# Extract
--------------------------------

Not "a custard thing." The custard. The pasteis de nata in Lisbon and Madrid, the kunafa cream cup in Dubai and London, the tres leches slice in Mexico City and Austin. Three different cuisines, three different textures, one shared format — a pastry you cut open and something pours out. That's the trend. The algorithm rotated from texture content to oozing-cross-section content, and the laminated category got left holding a flaky receipt.

If you operate a bakery, follow food creators, or just want to know why your feed looks different than it did six months ago, here's the argument.

The 18-month flake cycle is over

Let me put a stake in the ground. Laminated dough — meaning anything built from butter-blocked sheets of pastry, folded and turned — had a remarkable run on short-form video from roughly mid-2023 through late 2025. The cronut originated this in 2013, but the modern revival started with the cruffin, then the New York Cube, then the supreme, then the crookie, then the croissant taco, then whatever shape Olympia Bakery was extruding by August. Each iteration squeezed another two months out of the same gimmick: butter, layers, the shatter sound.

By Q4 2025 the shatter sound stopped converting. I watched dozens of bakery accounts that had been pulling 200k-plus views on a single croissant variant suddenly land at 8k. The format wasn't broken — the audience was saturated. You can only watch someone slice a Le Calmels-style flaky pastry from 47 different angles before your brain registers it as the same video.

The pivot in custard-pastry tagged content surpassing laminated-dough content in monthly engagement in March 2026 wasn't a surprise to anyone watching the comment sections. Through January and February the top comments on cruffin clips were already pivoting — people asking for "the Portuguese egg tart guy," asking where to get kunafa in their city, asking about pasteis de nata recipes. The audience was telling creators what they wanted next. The good creators listened.

What replaced laminated dough is not a single dish but a visual signature: the cross-section that leaks. Slice a fresh nata and the custard wobbles. Pull a kunafa cup apart and the pistachio cream stretches. Cut into tres leches and the milk pools at the base of the plate. That motion — the slow release of liquid inside something structured — is what's pulling watch time in May 2026.

The takeaway: the cycle has switched from how-it-shatters to how-it-pours.

Where this is actually happening

I want to be specific about geography because the trend isn't evenly distributed. Three cities are doing most of the work right now, and a fourth is catching up.

--------------------------------

# Data supplied
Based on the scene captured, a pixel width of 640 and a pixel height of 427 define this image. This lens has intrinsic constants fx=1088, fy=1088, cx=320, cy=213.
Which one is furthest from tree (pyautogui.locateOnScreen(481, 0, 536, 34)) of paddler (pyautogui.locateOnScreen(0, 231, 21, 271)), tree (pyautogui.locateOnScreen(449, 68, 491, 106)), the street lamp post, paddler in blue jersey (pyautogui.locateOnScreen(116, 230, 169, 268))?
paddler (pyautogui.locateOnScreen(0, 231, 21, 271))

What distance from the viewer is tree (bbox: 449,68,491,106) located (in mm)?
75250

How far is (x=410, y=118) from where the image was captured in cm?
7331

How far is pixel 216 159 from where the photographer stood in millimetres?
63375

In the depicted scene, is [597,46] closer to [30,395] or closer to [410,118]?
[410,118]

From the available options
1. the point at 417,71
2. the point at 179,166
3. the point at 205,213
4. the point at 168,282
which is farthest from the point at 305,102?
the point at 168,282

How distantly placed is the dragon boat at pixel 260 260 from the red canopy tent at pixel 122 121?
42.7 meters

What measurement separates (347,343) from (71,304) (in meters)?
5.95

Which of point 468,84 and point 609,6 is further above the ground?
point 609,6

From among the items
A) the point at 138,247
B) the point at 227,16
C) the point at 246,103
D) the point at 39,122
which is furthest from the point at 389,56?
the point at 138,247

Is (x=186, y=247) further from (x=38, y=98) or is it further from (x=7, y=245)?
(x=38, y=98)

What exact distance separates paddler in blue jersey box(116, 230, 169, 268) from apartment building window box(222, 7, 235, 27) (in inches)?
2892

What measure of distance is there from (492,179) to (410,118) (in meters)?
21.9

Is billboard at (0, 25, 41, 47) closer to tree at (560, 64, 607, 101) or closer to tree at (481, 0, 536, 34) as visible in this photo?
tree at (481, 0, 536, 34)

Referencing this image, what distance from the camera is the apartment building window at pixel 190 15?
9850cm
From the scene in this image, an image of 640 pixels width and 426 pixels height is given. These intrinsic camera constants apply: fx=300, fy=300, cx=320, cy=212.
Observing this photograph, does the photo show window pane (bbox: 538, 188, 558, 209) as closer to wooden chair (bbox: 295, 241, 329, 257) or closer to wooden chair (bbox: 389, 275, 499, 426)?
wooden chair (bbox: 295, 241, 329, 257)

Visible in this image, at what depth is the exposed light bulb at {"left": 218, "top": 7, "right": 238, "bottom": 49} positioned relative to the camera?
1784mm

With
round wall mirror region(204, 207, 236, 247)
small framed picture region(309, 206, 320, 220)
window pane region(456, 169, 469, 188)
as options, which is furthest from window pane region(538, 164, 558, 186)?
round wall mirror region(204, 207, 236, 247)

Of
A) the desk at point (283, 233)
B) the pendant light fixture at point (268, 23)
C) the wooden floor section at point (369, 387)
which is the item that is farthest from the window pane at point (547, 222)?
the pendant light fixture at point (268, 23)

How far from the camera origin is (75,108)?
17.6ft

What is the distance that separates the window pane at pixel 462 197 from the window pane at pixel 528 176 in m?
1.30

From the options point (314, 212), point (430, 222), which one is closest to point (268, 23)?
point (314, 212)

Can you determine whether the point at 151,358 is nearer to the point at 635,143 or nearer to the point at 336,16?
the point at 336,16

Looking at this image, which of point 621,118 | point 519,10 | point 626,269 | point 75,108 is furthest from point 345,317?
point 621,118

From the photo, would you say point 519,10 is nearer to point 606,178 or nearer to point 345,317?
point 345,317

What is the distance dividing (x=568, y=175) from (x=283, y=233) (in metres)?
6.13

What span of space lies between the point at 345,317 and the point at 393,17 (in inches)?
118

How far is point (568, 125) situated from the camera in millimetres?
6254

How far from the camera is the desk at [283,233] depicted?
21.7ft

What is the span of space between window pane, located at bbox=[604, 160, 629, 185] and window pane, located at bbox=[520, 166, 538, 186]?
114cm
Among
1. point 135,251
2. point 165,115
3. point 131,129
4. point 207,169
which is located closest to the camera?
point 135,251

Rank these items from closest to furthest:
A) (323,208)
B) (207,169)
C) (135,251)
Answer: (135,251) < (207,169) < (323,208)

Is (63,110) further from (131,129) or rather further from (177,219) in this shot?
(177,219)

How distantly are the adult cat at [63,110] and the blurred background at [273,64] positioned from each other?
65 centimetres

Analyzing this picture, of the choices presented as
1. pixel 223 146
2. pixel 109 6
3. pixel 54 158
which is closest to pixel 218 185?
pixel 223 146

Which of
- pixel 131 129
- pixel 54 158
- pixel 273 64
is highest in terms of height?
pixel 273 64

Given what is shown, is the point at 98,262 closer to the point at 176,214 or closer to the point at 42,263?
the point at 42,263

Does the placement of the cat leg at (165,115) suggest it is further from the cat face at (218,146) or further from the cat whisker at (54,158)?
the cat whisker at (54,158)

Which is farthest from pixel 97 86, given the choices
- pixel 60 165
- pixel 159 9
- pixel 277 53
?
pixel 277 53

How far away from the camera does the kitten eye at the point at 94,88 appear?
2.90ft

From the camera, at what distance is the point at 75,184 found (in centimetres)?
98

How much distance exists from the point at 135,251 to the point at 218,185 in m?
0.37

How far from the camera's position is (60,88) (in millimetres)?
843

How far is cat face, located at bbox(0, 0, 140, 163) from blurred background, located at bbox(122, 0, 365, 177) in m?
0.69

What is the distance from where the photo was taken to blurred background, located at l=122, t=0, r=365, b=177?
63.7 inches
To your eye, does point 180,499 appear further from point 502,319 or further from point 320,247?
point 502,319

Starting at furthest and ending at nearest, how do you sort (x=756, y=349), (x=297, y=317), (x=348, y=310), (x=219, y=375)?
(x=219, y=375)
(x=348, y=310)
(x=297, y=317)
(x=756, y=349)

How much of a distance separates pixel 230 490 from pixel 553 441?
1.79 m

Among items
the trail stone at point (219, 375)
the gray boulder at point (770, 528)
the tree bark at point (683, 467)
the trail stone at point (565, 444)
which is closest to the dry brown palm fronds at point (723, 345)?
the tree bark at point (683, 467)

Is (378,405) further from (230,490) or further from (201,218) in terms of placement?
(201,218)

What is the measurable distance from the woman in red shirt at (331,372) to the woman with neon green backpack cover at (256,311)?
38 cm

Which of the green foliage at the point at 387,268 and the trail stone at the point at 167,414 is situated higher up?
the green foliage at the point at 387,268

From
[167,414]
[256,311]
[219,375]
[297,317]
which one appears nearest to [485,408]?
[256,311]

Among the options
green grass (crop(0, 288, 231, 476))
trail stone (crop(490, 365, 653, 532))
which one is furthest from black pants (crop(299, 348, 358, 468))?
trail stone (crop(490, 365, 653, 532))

--------------------------------

Echo the passage of the pastry trend article from "By Q4 2025 the" to "good creators listened." word for word. The lines have no connection to the text.

# Answer to the task
By Q4 2025 the shatter sound stopped converting. I watched dozens of bakery accounts that had been pulling 200k-plus views on a single croissant variant suddenly land at 8k. The format wasn't broken — the audience was saturated. You can only watch someone slice a Le Calmels-style flaky pastry from 47 different angles before your brain registers it as the same video.

The pivot in custard-pastry tagged content surpassing laminated-dough content in monthly engagement in March 2026 wasn't a surprise to anyone watching the comment sections. Through January and February the top comments on cruffin clips were already pivoting — people asking for "the Portuguese egg tart guy," asking where to get kunafa in their city, asking about pasteis de nata recipes. The audience was telling creators what they wanted next. The good creators listened.